_Exercise_:
Copy verbatim the lines of the records from the line containing "Across the set" through the last line of the records, including both ends.

_Stored records_:
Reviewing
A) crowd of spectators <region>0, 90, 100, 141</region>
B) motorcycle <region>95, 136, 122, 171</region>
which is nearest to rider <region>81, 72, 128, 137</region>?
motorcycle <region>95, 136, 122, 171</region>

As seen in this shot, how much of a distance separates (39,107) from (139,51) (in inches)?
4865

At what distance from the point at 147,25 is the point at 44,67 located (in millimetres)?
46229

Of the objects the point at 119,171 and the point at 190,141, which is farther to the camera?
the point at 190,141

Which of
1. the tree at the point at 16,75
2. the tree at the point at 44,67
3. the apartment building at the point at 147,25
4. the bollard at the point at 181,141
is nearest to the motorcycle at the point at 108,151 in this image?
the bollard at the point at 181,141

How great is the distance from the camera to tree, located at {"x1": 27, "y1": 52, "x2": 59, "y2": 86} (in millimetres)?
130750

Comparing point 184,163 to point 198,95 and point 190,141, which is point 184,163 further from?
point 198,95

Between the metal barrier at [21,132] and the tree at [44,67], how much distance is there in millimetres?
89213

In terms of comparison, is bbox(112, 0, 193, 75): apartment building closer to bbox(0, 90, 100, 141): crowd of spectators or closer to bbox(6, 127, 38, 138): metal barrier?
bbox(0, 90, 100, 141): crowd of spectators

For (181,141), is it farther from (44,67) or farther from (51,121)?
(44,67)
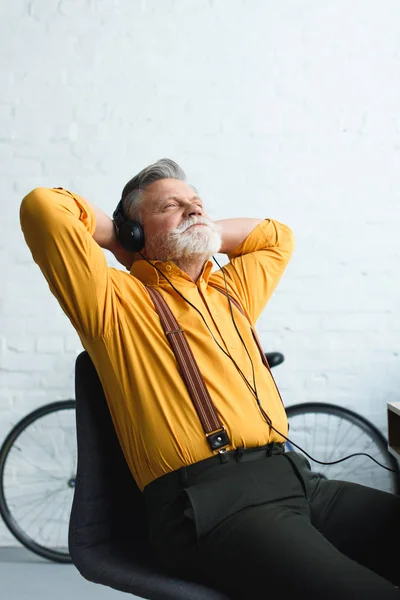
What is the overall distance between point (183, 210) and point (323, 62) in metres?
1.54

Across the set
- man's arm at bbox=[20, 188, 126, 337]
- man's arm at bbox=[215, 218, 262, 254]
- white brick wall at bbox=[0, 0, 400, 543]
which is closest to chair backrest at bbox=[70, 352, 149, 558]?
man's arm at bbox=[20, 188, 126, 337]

_Reply to the task_:
Across the set
- man's arm at bbox=[20, 188, 126, 337]
- man's arm at bbox=[215, 218, 262, 254]
- white brick wall at bbox=[0, 0, 400, 543]
which is closest to chair backrest at bbox=[70, 352, 149, 558]?
man's arm at bbox=[20, 188, 126, 337]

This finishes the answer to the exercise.